Пинчук посмотрел на Крошку внимательно, как бы взвешивая, стоит ли идти на полную откровенность.
— Знаешь что…
Он решил, что надо рассказать Крошке — хороший парень, пусть узнает о той ночи, когда его привели в землянку комбата. Надо объяснить, что Варя — это Варя, а Паша совсем другое, с Пашей он ходил в разведку.
— Что ты хотел сказать? — спросил Крошка.
Но Пинчук уже переменил решение.
— Я был в санбате, — сказал он и отвернулся.
— Ну и правильно. Ты думаешь, я не сообразил. — Крошка прищурил левый глаз. — Меня не проведешь. Я сразу догадался, только помалкивал. И учти: стоял на стреме. Если, думаю, потребуют Леху — я мигом: одна нога здесь, другая — в санбате. Понял?

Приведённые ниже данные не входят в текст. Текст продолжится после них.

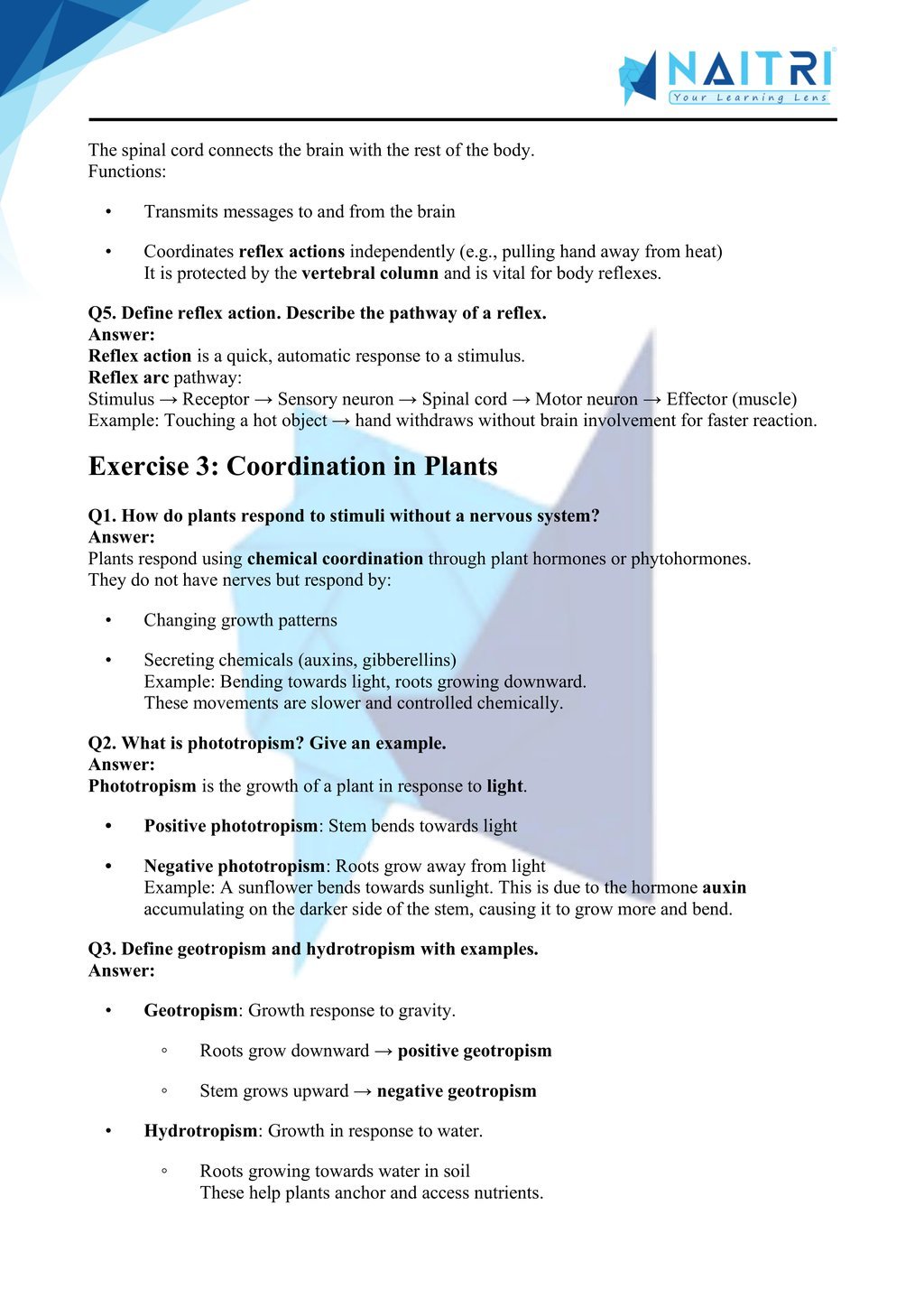 Ncert solutions for class 10 science chapter 6 - control and coordination part 3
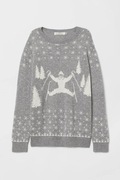 Sweter świąteczny szary cienki H&M M 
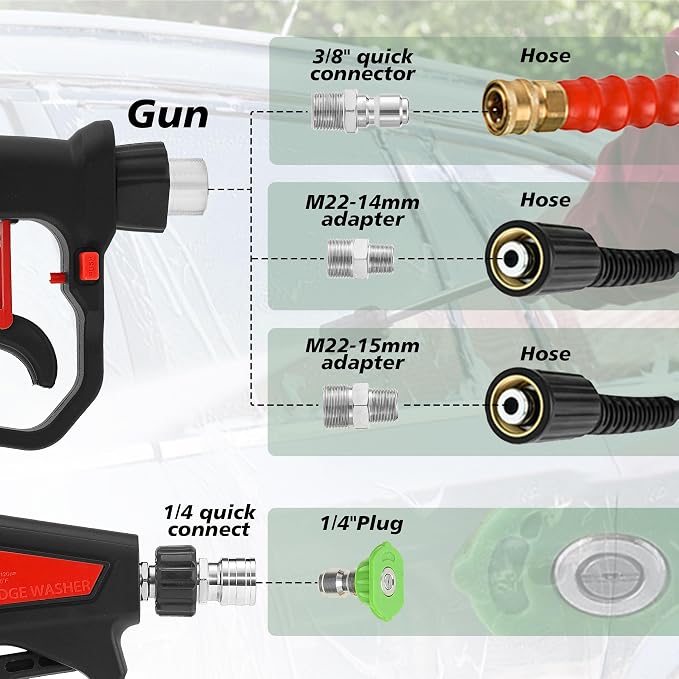 RIDGE WASHER Pressure Washer Gun 5000 PSI, 12 GPM, M22 Fitting | Detachable M22 14 Male to 1/4" Quick Connect, 360° Swivel 3/8'' NPT Thread
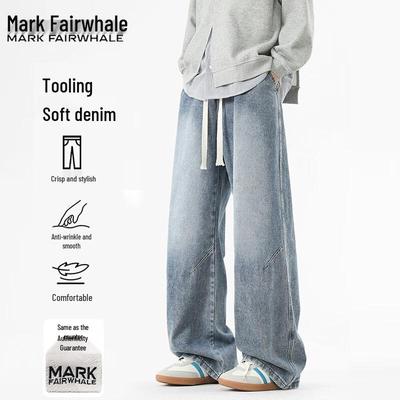 Mark Fairwhale Men's Retro Loose Straight Workwear Jeans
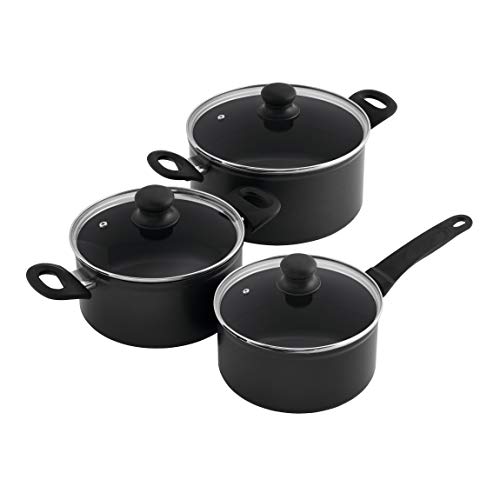 KUHN RIKON 37442 Easy Induction Juego Set, Negro, 1.5L, 3L Y 5L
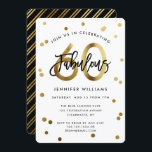 Fabulous 60:e | Den moderna Eleganten Guld Födelse Inbjudningar<br><div class="desc">Fira din fantastiska 60:e Födelsedagsfest med dessa moderna inbjudningar till elegant-partier med penselhandsbokstäver och faux guld/svart design. Bakgrunden till färg kan ändras under "anpassa ytterligare". Del av uppsättningen "Fabulous 60:e".</div>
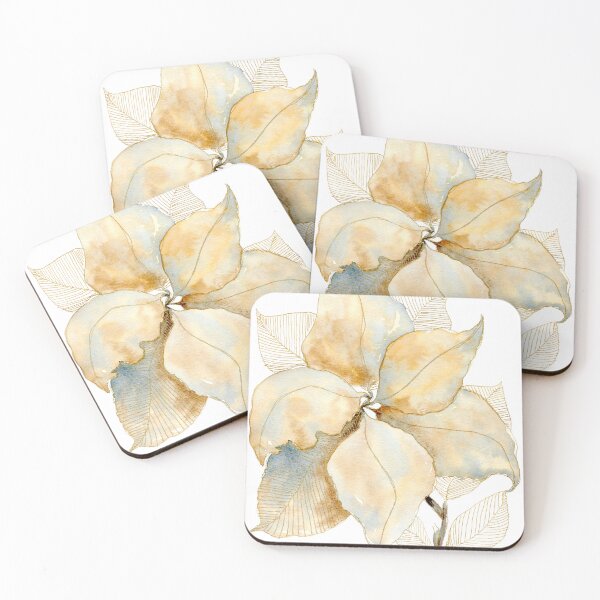 Item preview, Neutral Beige Botanical Leaves: Watercolour Gold Line Art designed and sold by ArithraStudio.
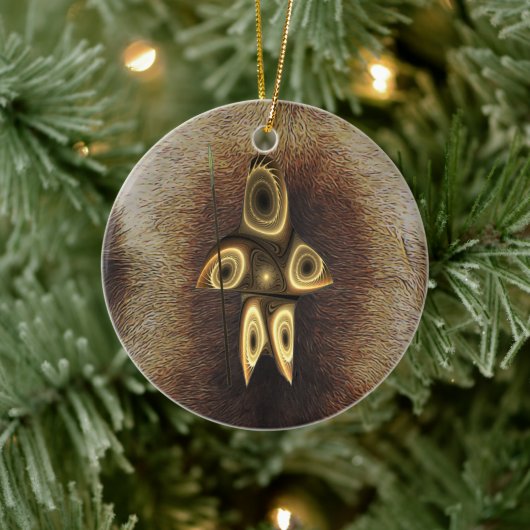 Ornement Rond En Céramique Fractal Inuit Hunter (Arbre)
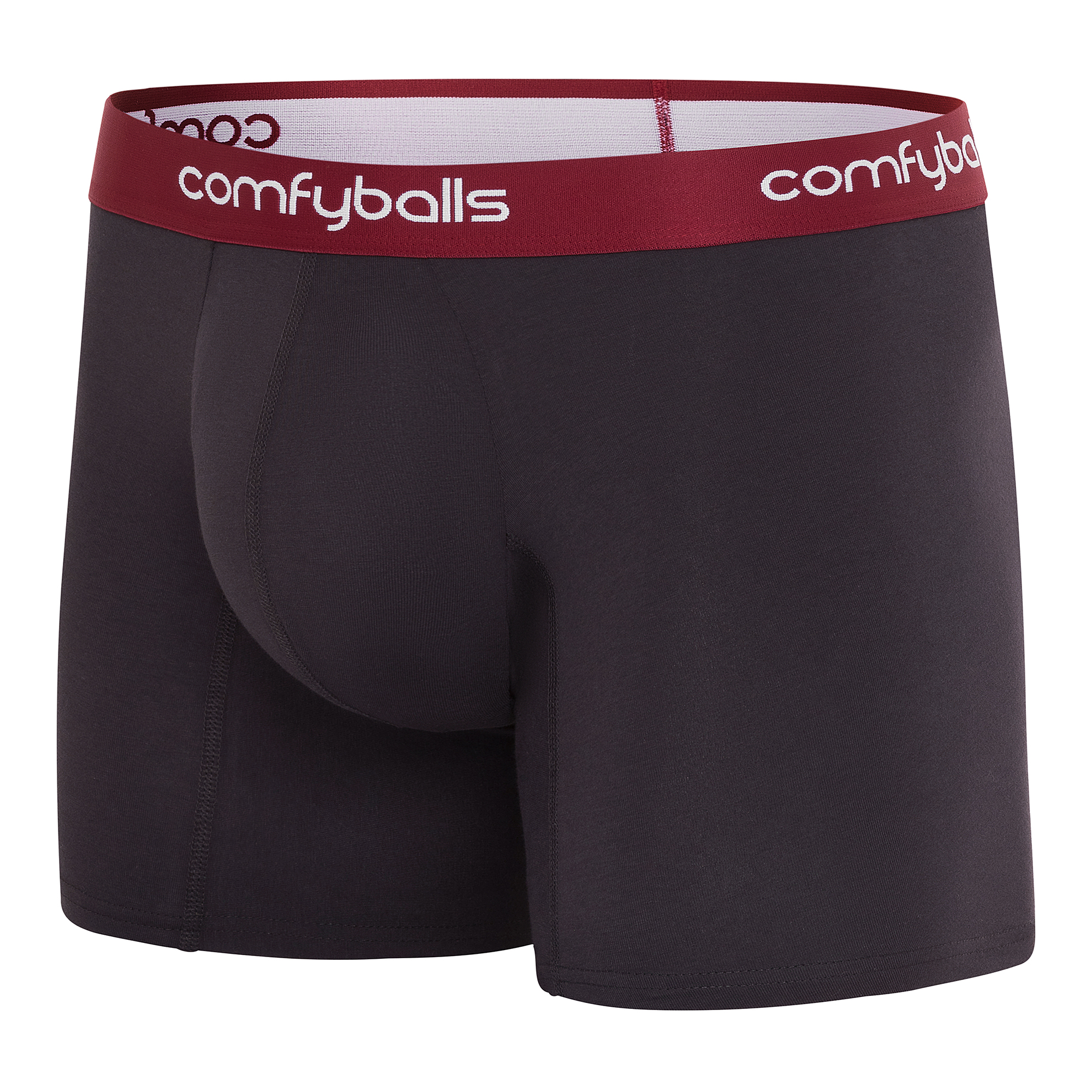Comfycel Long Charcoal Red Boxer Front Side Comfycel Long Charcoal Red Boxer Front Side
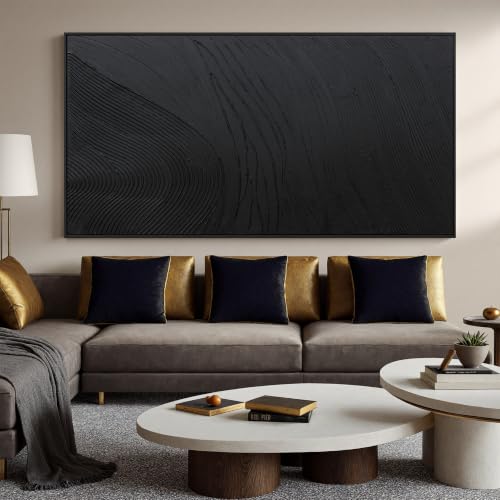 large black abstract wall art modern Hand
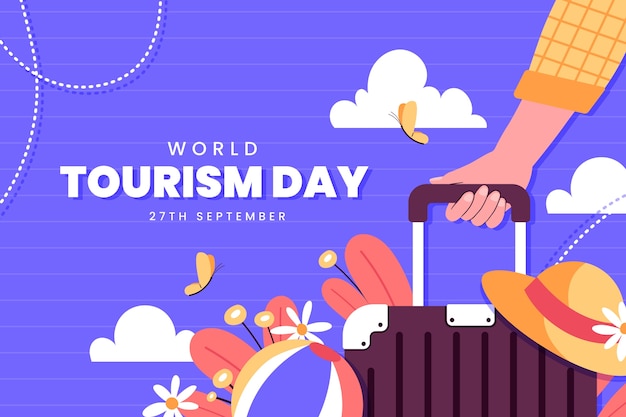 Flat background for world tourism day celebration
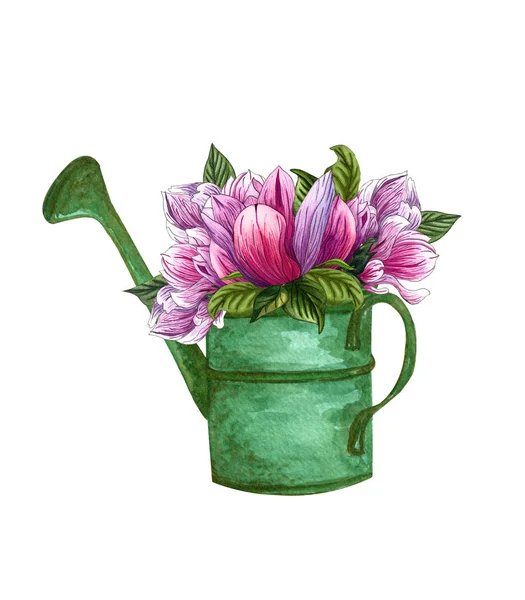 Watercolor illustration of garden watering can with bouquet of magnolia flowers. — Stock Photo, Image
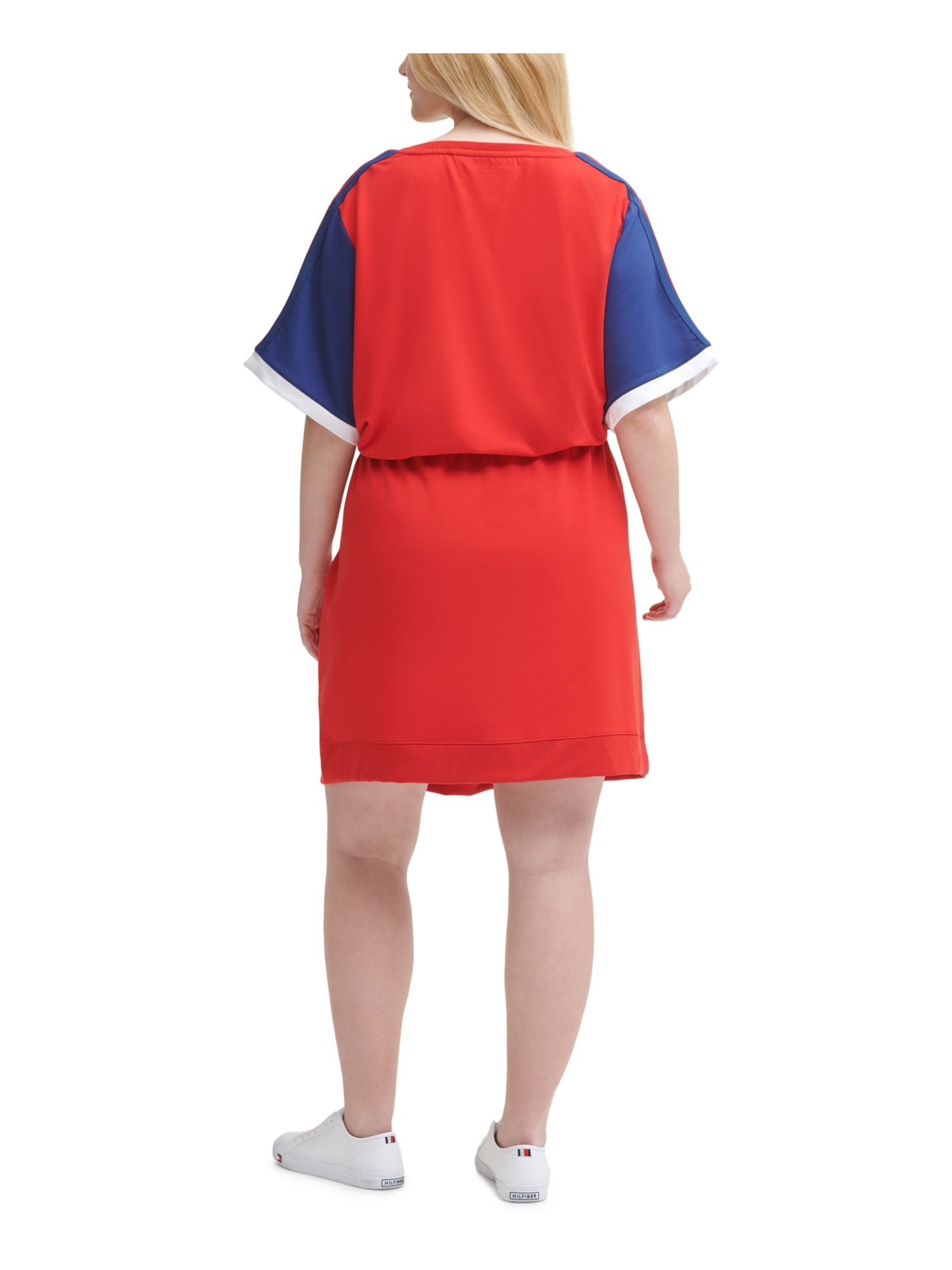TOMMY HILFIGER SPORT Womens Stretch Ribbed Elastic Waist Elbow Sleeve V Neck Above The Knee Shirt Dress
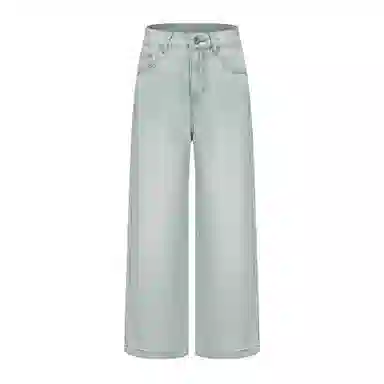 【dme】 甜酷绣花 夏季薄款宽松遮肉显瘦阔腿直筒牛仔裤 女款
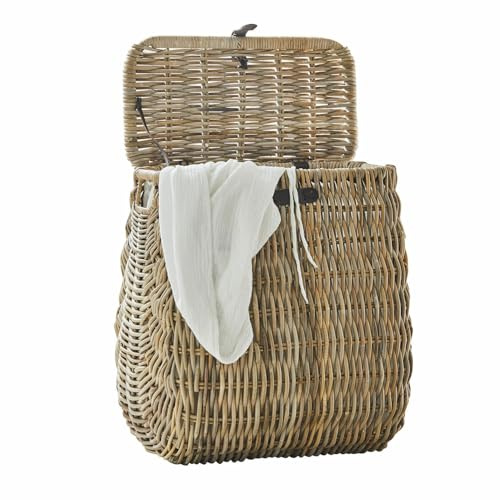 Loberon Wäschekorb Solinette, inkl. Waschbarem Stoffeinsatz, Natürliches Design, Ordnungshelfer, Aufbewahrung, Rattan, Rindsleder, Polyester, braun/Creme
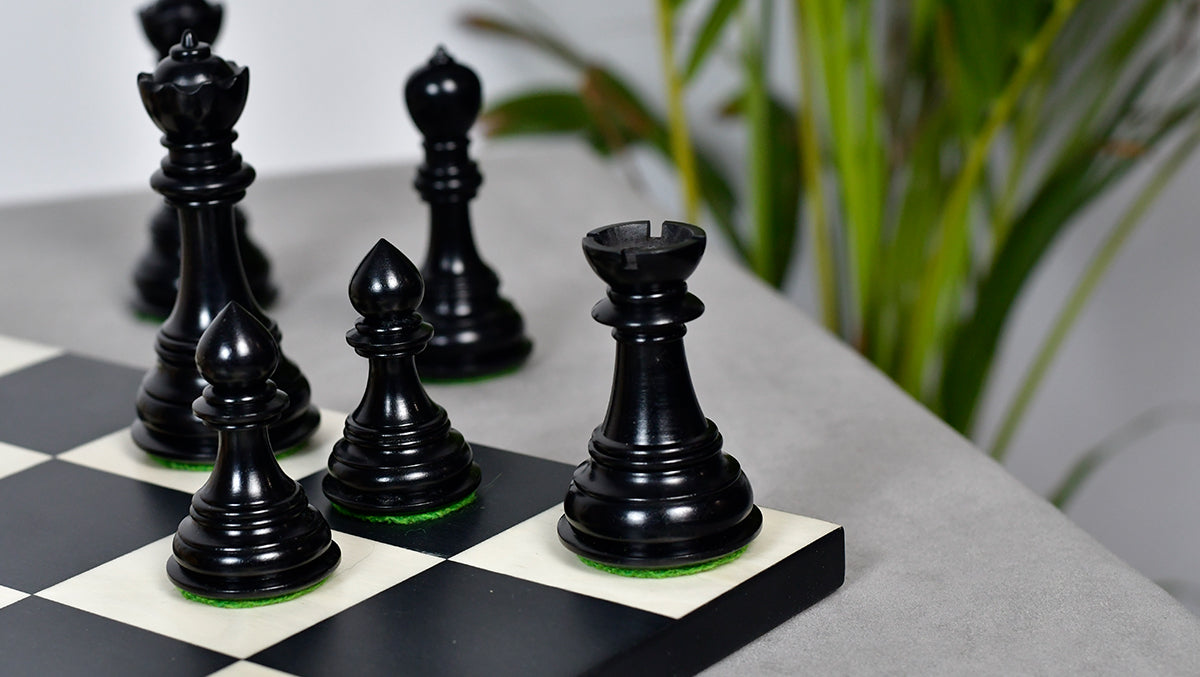 The Sher-E-Punjab Series Chess Pieces in Ebony Wood / Boxwood - 4.6" King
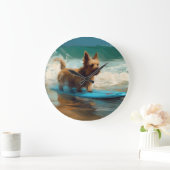 Australische Terrier Strand Surfen Schilderij Grote Klok (Huis)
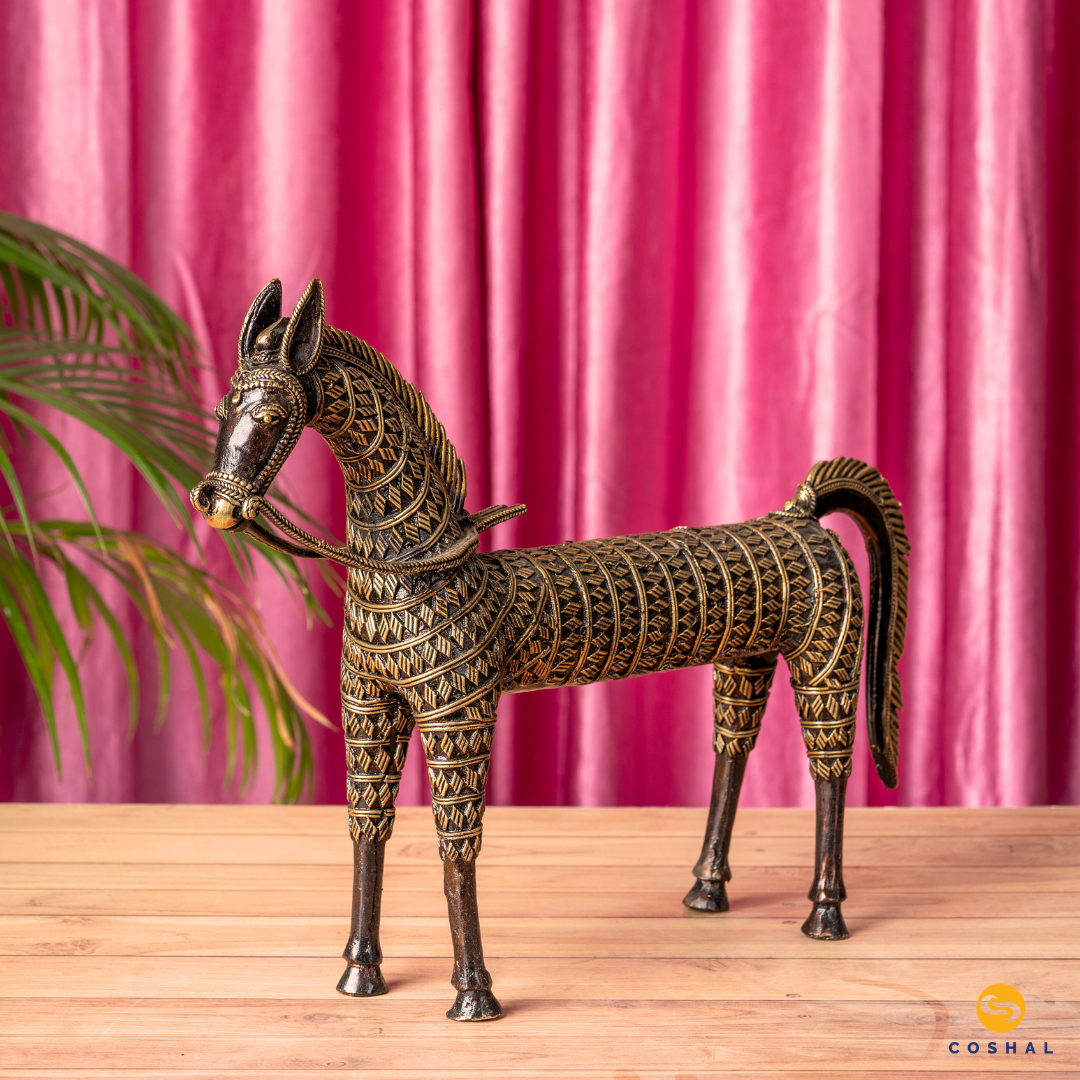 Dhokra Handmade Brass Horse  | Coshal | CD89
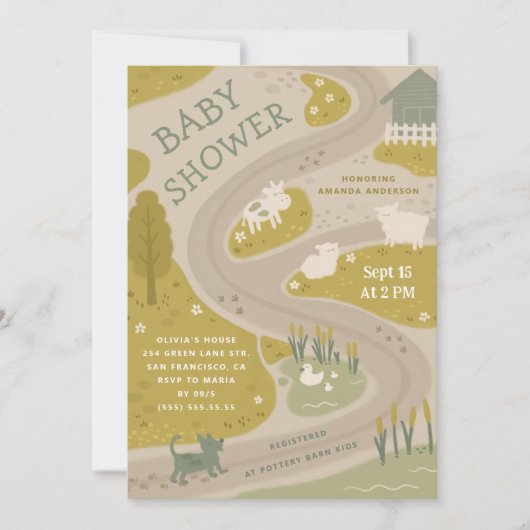 Boerderij Animal Rustic Country Baby shower Kaart (Voorkant)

— Спасибо, — ответил тихо Пинчук. — Я этого не забуду.
— Да брось ты. Главное, у тебя сегодня на вывеске — сплошное северное сияние. Видно, хороша… Да ладно, ладно, не буду, катись ты…
Они поговорили еще о разных разностях, Крошка снова рассказал, как брали пленного, как начальник штаба благодарил их: видно, фриц оказался подходящим, самого Крошку полковник Зуев якобы расцеловал. Пинчук знал слабость Крошки в отношении начальников и сделал вид, будто поверил в поцелуи, которыми награждали Крошку полковники. Они поговорили и разошлись по своим местам.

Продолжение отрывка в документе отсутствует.